La Società ticinese per l'arte e la natura informa "con soddisfazione" che il Tribunale cantonale amministrativo (TRAM), con sentenza N. 52.217 del 19 luglio, ha accolto il ricorso della STAN, "resosi necessario per evitare la crescita in giudicato di una decisione del Consiglio di Stato (CdS), errata e pericolosa che dichiara irricevibile l'impugnativa da essa inoltrata avverso la decisione del 16 agosto 2016 con cui il municipio di Lugano ha rilasciato all'Associazione Cittadella la licenza edilizia per l'edificazione di un centro residenziale per anziani autosufficienti al mapp. 1683 di quel comune, previa demolizione dell'edificato esistente".
"L’irricevibilità del ricorso pretesa dal CdS e fatta propria dal municipio di Lugano era basata sulla mancanza di legittimazione di un solo membro del Consiglio direttivo (CD) a presentare l’impugnativa a nome e per conto della STAN e, per delega, dell’associazione mantello la Schweizer Heimatschutz - si legge in un comunicato della STAN - A pagina 8 della Sentenza si legge: 'in assenza di una diversa regolamentazione dei poteri di firma iscritta a registro di commercio o altrimenti notificata, a ciascun suo membro, e quindi anche a B. A. quale membro del CD e vicepresidente dell'UP, competeva il potere di rappresentare (con firma individuale) la STAN e, dunque, di inoltrare per conto di quest'ultima (nonché della HS) il ricorso contro il permesso rilasciato dal Municipio. Tanto bastava per considerare che la STAN avesse impugnato validamente la licenza edilizia concessa alla qui resistente'. L'atto di ricorso 15 settembre 2016, sottoscritto da persona legittimata a tale scopo, era dunque ricevibile ed avrebbe dovuto essere esaminato nel merito".
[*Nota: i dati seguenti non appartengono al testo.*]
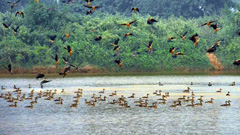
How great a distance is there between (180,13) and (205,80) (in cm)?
4192

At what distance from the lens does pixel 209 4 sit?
4141 inches

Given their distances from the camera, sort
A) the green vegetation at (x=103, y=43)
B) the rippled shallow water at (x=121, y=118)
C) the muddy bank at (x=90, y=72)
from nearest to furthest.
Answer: the rippled shallow water at (x=121, y=118) → the muddy bank at (x=90, y=72) → the green vegetation at (x=103, y=43)

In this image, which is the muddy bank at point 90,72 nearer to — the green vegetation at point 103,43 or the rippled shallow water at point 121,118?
the green vegetation at point 103,43

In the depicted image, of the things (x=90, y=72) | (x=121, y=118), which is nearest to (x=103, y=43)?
(x=90, y=72)

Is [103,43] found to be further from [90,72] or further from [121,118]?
[121,118]

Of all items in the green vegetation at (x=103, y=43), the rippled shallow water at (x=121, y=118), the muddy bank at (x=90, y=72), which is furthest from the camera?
the green vegetation at (x=103, y=43)

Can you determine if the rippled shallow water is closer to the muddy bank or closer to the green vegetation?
the muddy bank

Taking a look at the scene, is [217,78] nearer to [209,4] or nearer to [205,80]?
[205,80]

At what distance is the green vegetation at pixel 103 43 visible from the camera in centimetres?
7862

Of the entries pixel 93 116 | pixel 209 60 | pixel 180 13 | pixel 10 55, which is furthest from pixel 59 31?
pixel 93 116

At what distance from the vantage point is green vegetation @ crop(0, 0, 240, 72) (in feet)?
258

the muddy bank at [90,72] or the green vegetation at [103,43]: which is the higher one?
the green vegetation at [103,43]

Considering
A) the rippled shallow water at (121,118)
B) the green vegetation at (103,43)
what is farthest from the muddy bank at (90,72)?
the rippled shallow water at (121,118)

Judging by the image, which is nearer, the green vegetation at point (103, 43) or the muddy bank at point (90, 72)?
the muddy bank at point (90, 72)
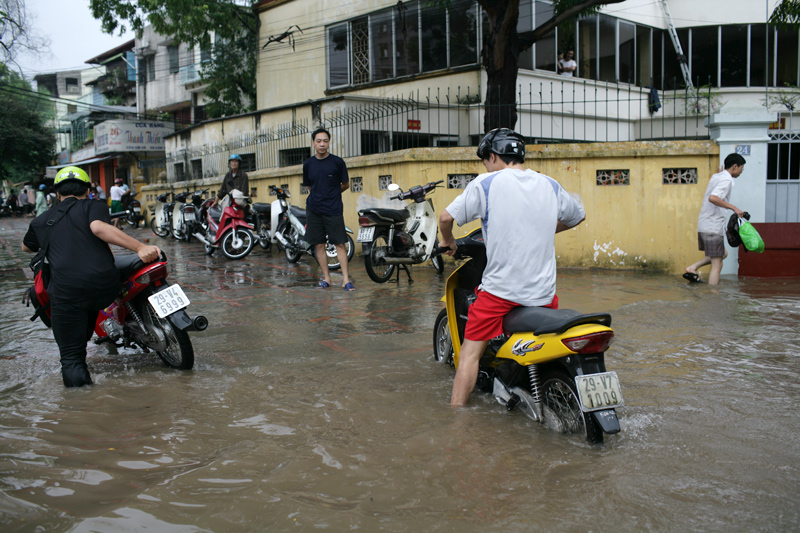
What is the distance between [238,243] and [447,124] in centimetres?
571

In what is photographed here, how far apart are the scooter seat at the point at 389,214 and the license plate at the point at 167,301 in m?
3.97

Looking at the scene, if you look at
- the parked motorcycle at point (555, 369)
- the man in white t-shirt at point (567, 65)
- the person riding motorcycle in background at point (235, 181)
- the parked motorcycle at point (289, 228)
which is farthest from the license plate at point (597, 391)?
the man in white t-shirt at point (567, 65)

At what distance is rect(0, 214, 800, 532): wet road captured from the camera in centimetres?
270

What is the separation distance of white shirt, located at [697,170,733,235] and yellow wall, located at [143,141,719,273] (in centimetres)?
97

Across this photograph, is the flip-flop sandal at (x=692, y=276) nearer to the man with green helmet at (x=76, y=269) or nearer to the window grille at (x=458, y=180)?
the window grille at (x=458, y=180)

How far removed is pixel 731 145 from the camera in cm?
903

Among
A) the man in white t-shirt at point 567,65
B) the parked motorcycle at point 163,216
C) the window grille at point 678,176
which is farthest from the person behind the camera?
the parked motorcycle at point 163,216

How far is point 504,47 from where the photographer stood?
10.8 metres

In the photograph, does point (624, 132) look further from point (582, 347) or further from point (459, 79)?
point (582, 347)

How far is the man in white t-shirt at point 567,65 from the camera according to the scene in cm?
1617

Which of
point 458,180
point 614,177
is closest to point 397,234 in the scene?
point 458,180

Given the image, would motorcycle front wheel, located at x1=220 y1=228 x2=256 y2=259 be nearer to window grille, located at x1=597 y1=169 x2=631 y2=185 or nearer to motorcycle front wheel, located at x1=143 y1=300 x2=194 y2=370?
window grille, located at x1=597 y1=169 x2=631 y2=185

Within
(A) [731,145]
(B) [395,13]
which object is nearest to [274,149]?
(B) [395,13]

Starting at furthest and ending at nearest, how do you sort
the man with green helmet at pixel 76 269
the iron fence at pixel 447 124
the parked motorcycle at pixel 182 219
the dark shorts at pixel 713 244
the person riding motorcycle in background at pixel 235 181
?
1. the parked motorcycle at pixel 182 219
2. the iron fence at pixel 447 124
3. the person riding motorcycle in background at pixel 235 181
4. the dark shorts at pixel 713 244
5. the man with green helmet at pixel 76 269
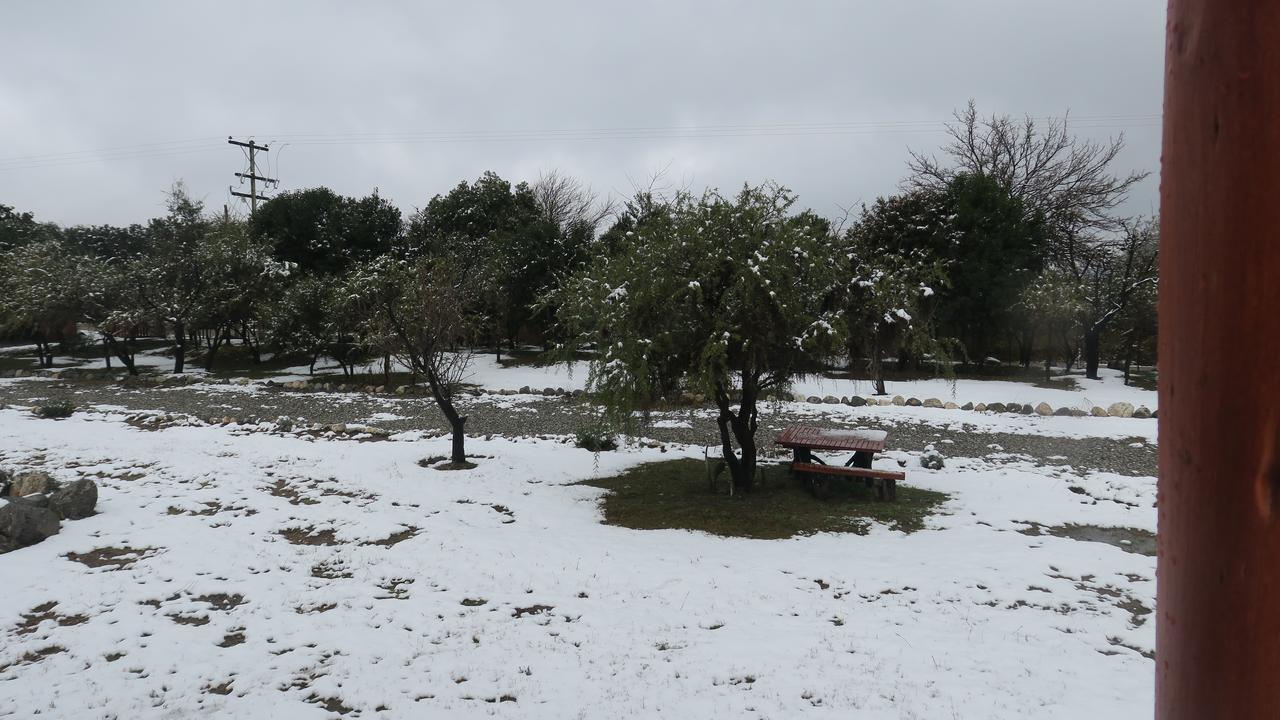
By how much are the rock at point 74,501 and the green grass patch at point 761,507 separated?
273 inches

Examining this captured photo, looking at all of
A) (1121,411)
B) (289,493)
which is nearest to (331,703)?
(289,493)

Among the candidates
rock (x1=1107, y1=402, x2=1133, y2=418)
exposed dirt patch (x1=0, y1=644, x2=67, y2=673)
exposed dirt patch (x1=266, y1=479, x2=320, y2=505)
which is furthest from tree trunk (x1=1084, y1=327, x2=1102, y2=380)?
exposed dirt patch (x1=0, y1=644, x2=67, y2=673)

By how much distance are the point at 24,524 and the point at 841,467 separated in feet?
34.8

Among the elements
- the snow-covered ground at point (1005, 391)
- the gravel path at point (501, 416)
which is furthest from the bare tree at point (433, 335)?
the snow-covered ground at point (1005, 391)

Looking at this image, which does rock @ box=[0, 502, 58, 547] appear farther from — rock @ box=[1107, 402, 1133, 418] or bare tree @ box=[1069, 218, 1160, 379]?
bare tree @ box=[1069, 218, 1160, 379]

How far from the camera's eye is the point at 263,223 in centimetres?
3572

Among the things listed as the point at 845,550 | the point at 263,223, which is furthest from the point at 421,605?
the point at 263,223

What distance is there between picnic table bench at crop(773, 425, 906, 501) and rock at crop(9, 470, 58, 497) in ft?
36.1

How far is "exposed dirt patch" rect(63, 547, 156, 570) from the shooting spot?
723 cm

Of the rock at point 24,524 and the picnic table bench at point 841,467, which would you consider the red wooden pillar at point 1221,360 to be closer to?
the picnic table bench at point 841,467

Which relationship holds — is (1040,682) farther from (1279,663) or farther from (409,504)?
(409,504)

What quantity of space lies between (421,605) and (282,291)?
93.9 feet

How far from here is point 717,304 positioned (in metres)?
9.05

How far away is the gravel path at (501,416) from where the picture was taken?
13344 mm
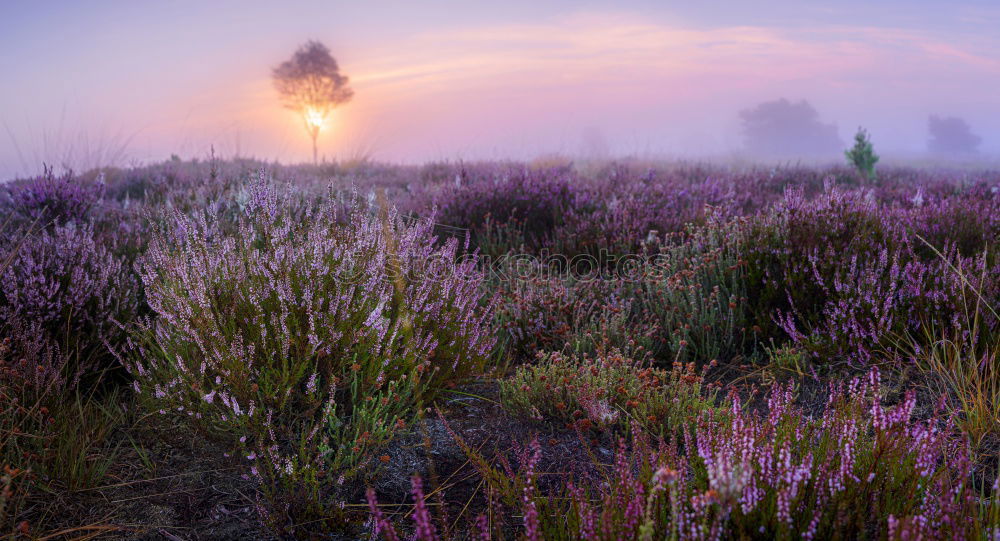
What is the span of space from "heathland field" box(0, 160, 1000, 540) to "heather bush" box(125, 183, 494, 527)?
0.02 metres

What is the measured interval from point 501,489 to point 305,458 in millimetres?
805

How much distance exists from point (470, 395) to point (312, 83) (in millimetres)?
31701

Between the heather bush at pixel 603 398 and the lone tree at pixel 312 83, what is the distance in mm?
29972

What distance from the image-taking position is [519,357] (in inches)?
174

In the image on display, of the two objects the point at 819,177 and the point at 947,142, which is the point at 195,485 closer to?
the point at 819,177

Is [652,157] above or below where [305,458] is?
above

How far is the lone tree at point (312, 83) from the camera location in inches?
1234

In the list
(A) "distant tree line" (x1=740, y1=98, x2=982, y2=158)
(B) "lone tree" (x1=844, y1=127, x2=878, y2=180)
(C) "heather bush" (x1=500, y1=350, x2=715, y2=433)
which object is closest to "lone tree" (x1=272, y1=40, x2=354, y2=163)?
(B) "lone tree" (x1=844, y1=127, x2=878, y2=180)

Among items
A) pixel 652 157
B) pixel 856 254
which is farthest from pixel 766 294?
pixel 652 157

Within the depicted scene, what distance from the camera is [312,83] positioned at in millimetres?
31828

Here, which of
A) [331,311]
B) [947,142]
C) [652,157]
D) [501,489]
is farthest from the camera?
[947,142]

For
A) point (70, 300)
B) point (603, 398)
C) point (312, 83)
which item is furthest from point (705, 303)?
point (312, 83)

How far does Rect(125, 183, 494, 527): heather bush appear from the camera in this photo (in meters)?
2.60

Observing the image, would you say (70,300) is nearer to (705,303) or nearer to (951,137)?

In conclusione il TRAM, come detto, ha accolto il ricorso, annullato la decisione 17 marzo 2017 del CdS e rinviato gli atti alla Prima istanza affinché esamini nel merito il ricorso 15 settembre 2016 della STAN. "Risultano pure smentite le accuse del presidente dell’Associazione promotrice secondo cui la STAN, a corto di argomenti, faceva solo perder tempo. In realtà la perdita di 10 mesi con un’insostenibile motivazione formale e la pretesa illegittimità è stata causata da chi ha infaustamente consigliato l’Associazione stessa".
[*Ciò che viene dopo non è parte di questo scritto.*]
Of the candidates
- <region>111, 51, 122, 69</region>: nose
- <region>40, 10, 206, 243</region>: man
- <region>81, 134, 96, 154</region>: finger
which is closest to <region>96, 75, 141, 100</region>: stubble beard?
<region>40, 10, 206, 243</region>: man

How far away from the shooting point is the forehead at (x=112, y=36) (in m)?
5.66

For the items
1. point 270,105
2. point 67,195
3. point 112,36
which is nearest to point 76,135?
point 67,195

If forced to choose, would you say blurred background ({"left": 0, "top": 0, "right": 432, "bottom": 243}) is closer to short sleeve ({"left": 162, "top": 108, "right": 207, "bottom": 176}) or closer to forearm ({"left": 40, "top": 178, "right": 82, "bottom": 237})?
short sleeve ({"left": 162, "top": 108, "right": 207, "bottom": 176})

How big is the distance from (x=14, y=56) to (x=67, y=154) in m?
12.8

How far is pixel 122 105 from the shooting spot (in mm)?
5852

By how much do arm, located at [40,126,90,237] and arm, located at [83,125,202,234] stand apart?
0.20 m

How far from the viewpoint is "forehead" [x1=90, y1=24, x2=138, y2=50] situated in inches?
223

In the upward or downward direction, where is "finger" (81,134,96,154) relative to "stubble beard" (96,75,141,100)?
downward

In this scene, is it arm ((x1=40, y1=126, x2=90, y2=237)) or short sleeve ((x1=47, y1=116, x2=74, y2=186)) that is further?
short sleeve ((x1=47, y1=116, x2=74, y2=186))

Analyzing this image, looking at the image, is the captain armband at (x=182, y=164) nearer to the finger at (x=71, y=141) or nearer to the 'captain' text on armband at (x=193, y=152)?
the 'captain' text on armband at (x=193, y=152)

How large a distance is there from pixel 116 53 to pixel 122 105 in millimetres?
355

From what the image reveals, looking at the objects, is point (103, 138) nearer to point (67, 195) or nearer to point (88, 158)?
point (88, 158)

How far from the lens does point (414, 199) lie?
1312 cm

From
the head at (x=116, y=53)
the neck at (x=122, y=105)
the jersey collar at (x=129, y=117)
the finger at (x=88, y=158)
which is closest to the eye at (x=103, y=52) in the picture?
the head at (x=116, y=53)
"Questa chiara decisione del TRAM che blocca sul nascere una tendenza che sembrava prender piede, ossia quella di contestare la legittimità a stare in lite per la difesa dei valori statutari della STAN, segnatamente quelli del paesaggio e del patrimonio culturale del Ticino, sarà utile in futuro anche alle altre associazioni a scopo ideale riconosciute dalla Legge e, alla vigilia della celebrazione dell’Anno europeo del patrimonio culturale indetto per il 2018, rappresenta un ottimo presagio", conclude la STAN.